Fragment tekstu.
┄┄┄┄┄┄

Wyrok
Sądu Apelacyjnego w Poznaniu
z dnia 6 marca 2001 r.
I ACa 1147/00

1. Jednostki organizacyjne gminy (zakłady budżetowe) nieposiadające osobowości prawnej nie mają zdolności sądowej także w postępowaniu odrębnym przed sądami gospodarczymi.

2. Jeżeli za wykonane dzieło strony ustaliły wynagrodzenie ryczałtowe, dołączenie przez wykonawcę do umowy kosztorysu nie ma znaczenia, a dokument ów uznać należy jedynie za uzasadniający merytorycznie oferowaną przez przyjmującego zamówienie (wykonawcę) kwotę wynagrodzenia ryczałtowego.
Uwaga: Pkt 1 tezy nieaktualny.
Pr.Gosp. 2002/6/56
53625
Dz.U.2014.121: art. 632
Dz.U.2014.101: art. 479(2)
Dz.U.2013.594: art. 9 ust. 1

Skład orzekający

Wyrok wydany w składzie: przewodniczący – sędzia SA Bogdan Wysocki (spr.), sędziowie – SA Marek Górecki i SO (del.) Ewa Staniszewska.

┄┄┄┄┄┄

Fragmenty danych.
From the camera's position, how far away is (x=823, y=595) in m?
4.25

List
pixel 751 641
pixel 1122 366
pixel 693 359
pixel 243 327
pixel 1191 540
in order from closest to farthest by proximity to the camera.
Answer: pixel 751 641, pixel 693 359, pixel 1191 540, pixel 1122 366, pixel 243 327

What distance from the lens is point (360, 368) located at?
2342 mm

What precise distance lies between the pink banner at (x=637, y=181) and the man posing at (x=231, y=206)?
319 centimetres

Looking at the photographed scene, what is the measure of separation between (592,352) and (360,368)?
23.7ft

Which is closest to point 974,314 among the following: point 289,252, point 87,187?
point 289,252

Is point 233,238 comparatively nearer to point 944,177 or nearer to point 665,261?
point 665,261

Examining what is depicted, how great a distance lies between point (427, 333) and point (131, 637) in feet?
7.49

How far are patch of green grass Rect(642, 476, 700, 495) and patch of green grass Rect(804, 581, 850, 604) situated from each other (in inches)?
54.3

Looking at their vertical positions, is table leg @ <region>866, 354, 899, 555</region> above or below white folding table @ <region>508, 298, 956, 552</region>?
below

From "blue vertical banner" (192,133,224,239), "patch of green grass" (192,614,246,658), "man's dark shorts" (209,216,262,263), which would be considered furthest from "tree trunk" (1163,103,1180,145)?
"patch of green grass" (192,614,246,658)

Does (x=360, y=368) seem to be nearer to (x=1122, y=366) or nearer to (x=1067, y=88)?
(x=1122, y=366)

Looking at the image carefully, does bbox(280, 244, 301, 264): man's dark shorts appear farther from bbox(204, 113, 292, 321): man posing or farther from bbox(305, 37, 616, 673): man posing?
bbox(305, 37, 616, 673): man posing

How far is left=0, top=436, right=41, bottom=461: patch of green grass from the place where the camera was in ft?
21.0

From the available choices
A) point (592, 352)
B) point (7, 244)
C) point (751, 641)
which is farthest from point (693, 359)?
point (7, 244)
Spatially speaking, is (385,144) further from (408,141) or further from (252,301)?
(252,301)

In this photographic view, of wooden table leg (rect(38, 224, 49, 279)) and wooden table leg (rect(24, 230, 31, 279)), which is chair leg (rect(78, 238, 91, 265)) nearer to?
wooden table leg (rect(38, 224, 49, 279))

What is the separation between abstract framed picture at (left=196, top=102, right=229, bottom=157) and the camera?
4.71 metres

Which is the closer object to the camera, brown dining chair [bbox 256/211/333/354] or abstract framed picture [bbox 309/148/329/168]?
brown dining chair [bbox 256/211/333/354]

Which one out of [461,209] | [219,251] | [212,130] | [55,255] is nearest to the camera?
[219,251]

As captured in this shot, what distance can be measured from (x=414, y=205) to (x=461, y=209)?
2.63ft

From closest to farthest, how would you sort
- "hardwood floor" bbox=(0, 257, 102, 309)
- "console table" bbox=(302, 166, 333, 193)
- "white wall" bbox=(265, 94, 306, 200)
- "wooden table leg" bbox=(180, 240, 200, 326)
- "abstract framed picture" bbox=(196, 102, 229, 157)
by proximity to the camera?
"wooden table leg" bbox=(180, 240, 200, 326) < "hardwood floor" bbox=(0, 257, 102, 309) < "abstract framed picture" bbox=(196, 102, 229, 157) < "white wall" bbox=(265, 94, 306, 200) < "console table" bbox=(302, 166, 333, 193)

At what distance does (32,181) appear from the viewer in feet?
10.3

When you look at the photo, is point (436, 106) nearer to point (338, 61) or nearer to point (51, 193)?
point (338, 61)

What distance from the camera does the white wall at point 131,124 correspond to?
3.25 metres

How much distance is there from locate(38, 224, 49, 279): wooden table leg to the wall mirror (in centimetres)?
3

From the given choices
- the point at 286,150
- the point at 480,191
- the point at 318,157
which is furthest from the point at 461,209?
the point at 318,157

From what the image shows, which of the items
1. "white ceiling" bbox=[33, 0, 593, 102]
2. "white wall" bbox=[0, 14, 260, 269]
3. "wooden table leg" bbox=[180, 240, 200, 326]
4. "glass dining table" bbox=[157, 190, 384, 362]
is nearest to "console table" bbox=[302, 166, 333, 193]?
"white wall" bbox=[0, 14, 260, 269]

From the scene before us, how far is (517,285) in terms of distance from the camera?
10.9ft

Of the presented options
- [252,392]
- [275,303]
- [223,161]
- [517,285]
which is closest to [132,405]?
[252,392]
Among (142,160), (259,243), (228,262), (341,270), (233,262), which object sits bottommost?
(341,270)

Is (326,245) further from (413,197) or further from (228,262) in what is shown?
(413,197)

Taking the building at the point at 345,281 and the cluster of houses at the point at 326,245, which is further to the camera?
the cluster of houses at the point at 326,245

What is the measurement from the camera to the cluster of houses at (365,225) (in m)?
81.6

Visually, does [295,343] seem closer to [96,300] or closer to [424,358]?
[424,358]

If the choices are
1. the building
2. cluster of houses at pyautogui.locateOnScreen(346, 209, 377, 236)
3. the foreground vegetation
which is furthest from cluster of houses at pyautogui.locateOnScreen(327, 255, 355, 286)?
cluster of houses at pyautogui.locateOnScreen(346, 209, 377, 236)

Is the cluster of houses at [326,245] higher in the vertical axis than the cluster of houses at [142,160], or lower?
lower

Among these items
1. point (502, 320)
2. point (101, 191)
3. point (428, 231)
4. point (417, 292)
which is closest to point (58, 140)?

┄┄┄┄┄┄

Cel zadania 1.
Wyjaśnij, proszę, dlaczego według wyroku dołączony przez wykonawcę do umowy kosztorys nie ma znaczenia. Odpowiedz w jednym do trzech zdań.
Cel zadania 2.
Przytocz ponownie fragment wyroku, zamieniając „kosztorysu” na „harmonogramu”. Zacznij od słów „I ACa 1147/00”, a skończ po słowach „1 tezy nieaktualny.”.

Rozwiązanie zadania 1.
Kosztorys nie ma znaczenia, ponieważ strony ustaliły za wykonane dzieło wynagrodzenie ryczałtowe. Dokument ten należy wówczas uznać jedynie za merytoryczne uzasadnienie kwoty wynagrodzenia ryczałtowego oferowanej przez przyjmującego zamówienie (wykonawcę).

Rozwiązanie zadania 2.
I ACa 1147/00

1. Jednostki organizacyjne gminy (zakłady budżetowe) nieposiadające osobowości prawnej nie mają zdolności sądowej także w postępowaniu odrębnym przed sądami gospodarczymi.

2. Jeżeli za wykonane dzieło strony ustaliły wynagrodzenie ryczałtowe, dołączenie przez wykonawcę do umowy harmonogramu nie ma znaczenia, a dokument ów uznać należy jedynie za uzasadniający merytorycznie oferowaną przez przyjmującego zamówienie (wykonawcę) kwotę wynagrodzenia ryczałtowego.
Uwaga: Pkt 1 tezy nieaktualny.